76. Minimum Window Substring

Hard

Hash Table String Sliding Window

Given two strings s and t of lengths m and n respectively, return the minimum window substring of s such that every character in t (including duplicates) is included in the window. If there is no such substring, return the empty string "".

The testcases will be generated such that the answer is unique.

Example 1:

Input: s = "ADOBECODEBANC", t = "ABC"
Output: "BANC"
Explanation: The minimum window substring "BANC" includes 'A', 'B', and 'C' from string t.

Example 2:

Input: s = "a", t = "a"
Output: "a"
Explanation: The entire string s is the minimum window.

Example 3:

Input: s = "a", t = "aa"
Output: ""
Explanation: Both 'a's from t must be included in the window.
Since the largest window of s only has one 'a', return empty string.

Constraints:

m == s.length
n == t.length
1 <= m, n <= 10^5
s and t consist of uppercase and lowercase English letters.

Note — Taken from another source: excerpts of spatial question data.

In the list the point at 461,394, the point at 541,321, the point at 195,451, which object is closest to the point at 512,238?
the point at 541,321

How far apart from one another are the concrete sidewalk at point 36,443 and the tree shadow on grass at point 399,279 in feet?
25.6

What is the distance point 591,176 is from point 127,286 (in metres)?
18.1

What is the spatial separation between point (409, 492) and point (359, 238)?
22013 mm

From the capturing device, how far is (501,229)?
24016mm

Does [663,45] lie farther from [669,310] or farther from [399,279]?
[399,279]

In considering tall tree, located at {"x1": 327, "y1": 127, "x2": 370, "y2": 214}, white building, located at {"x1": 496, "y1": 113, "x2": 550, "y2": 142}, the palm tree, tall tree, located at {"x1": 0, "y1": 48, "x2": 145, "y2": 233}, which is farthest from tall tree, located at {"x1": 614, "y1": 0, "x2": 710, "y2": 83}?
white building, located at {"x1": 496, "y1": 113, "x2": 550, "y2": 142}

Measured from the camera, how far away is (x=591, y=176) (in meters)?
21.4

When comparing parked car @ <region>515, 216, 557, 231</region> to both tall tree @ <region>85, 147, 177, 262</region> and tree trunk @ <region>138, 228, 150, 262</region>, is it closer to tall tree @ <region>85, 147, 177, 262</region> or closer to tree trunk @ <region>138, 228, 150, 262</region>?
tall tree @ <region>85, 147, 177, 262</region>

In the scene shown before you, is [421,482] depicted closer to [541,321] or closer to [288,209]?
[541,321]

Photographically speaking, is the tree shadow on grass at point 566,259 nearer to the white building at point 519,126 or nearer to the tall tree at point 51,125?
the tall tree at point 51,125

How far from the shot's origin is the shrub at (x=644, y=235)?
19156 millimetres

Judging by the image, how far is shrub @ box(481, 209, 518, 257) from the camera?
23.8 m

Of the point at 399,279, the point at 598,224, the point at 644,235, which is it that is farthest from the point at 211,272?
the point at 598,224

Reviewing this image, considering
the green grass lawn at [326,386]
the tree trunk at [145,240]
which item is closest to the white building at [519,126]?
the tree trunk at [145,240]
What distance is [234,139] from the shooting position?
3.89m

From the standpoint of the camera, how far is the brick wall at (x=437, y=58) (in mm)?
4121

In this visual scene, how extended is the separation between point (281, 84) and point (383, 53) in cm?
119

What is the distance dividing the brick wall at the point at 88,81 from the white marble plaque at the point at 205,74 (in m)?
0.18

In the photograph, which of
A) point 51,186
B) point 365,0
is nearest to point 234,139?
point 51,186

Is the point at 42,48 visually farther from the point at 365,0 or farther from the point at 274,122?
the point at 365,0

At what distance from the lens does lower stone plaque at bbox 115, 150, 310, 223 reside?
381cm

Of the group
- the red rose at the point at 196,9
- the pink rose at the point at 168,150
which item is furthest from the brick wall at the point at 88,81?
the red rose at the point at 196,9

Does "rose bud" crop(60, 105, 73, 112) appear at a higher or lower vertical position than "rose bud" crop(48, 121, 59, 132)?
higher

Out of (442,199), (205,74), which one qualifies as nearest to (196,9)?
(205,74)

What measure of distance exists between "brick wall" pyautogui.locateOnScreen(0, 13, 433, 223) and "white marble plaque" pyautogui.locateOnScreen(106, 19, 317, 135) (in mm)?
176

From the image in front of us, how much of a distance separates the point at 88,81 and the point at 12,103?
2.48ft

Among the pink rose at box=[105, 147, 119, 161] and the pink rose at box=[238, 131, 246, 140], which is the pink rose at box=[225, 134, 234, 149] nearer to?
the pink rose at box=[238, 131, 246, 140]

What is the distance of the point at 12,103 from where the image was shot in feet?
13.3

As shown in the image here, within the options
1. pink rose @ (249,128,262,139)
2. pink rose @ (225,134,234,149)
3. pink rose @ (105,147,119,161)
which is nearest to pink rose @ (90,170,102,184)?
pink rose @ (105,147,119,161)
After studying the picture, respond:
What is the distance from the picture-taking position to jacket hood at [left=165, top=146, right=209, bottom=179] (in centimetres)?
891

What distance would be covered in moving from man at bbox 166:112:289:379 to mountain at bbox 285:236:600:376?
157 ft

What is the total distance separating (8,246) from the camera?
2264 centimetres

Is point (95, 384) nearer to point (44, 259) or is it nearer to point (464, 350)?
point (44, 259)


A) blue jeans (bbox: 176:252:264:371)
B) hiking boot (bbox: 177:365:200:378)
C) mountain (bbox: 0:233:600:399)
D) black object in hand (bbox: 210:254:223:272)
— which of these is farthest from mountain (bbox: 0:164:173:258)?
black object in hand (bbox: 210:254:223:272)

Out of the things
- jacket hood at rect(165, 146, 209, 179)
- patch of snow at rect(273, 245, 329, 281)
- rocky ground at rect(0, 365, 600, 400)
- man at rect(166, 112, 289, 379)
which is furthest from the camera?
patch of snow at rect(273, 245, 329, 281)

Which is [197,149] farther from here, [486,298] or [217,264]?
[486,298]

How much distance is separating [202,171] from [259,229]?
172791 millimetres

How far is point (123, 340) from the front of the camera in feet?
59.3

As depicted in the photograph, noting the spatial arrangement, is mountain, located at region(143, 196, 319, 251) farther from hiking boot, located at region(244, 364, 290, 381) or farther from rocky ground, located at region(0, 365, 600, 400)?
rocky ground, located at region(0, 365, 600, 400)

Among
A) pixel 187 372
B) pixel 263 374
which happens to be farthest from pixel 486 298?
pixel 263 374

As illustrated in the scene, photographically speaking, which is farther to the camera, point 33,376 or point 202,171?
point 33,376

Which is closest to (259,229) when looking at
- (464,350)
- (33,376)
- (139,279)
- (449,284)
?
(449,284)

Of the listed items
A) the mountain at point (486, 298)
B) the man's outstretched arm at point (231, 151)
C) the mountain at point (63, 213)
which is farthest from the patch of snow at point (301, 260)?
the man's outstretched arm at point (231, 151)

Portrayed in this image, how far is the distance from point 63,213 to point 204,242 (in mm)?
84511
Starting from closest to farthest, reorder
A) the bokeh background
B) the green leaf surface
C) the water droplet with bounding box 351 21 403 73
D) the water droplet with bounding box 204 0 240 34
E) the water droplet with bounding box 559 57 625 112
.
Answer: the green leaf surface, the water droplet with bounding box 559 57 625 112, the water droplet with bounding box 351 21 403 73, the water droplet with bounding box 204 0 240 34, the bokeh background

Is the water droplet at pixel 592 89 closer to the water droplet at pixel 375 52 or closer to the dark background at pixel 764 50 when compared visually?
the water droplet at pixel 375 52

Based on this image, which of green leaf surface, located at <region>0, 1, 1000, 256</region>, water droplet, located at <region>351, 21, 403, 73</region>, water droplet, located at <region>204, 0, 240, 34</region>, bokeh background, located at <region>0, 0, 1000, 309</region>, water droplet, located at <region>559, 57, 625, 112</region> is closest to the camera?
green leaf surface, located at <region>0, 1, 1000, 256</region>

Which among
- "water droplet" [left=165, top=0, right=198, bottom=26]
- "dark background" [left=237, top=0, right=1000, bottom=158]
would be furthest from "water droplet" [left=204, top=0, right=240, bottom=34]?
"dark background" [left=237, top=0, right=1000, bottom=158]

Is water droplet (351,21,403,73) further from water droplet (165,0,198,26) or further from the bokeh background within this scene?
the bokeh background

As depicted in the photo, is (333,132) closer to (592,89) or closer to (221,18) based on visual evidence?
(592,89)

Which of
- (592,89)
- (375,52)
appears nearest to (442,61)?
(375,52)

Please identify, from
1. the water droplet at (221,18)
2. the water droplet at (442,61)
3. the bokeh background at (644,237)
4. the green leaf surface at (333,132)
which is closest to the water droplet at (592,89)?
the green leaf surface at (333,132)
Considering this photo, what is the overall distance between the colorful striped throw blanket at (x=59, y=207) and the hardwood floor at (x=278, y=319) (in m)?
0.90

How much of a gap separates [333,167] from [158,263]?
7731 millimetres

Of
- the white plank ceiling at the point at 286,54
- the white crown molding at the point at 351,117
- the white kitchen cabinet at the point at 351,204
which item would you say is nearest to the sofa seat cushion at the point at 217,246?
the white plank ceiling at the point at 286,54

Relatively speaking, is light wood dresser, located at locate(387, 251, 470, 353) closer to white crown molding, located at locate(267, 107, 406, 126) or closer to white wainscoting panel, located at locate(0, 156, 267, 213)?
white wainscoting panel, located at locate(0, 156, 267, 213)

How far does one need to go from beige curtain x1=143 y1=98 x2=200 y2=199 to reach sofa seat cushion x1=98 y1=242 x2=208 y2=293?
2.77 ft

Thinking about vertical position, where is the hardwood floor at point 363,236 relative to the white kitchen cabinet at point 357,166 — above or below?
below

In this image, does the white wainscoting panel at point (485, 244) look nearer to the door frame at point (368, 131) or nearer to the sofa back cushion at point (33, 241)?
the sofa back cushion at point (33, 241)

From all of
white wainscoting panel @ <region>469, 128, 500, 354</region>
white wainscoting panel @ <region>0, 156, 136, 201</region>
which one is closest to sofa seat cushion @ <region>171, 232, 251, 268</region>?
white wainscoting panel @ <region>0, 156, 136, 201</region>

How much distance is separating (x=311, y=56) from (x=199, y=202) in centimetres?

Follow up: Could you find an algorithm that runs in O(m + n) time?

func minWindow(s string, t string) string {
	tCounts := map[byte]int{}
	for i := range t {
		tCounts[t[i]]++
	}
	tTotal := len(tCounts)

	result := ""

	l := 0
	minL := math.MaxInt
	subCounts := map[byte]int{}
	subTotal := 0

	for r := 0; r < len(s); r++ {
		c := s[r]

		subCounts[c]++
		if subCounts[c] == tCounts[c] {
			subTotal++
		}

		for subTotal == tTotal {
			if r-l < minL {
				minL = r - l
				result = s[l : r+1]
			}

			subCounts[s[l]]--
			if subCounts[s[l]] < tCounts[s[l]] {
				subTotal--
			}

			l++
		}
	}

	return result
}

💡 Hints (4)

Hint 1

Use two pointers to create a window of letters in s, which would have all the characters from t.

Hint 2

Expand the right pointer until all the characters of t are covered.

Hint 3

Once all the characters are covered, move the left pointer and ensure that all the characters are still covered to minimize the subarray size.

Hint 4

Continue expanding the right and left pointers until you reach the end of s.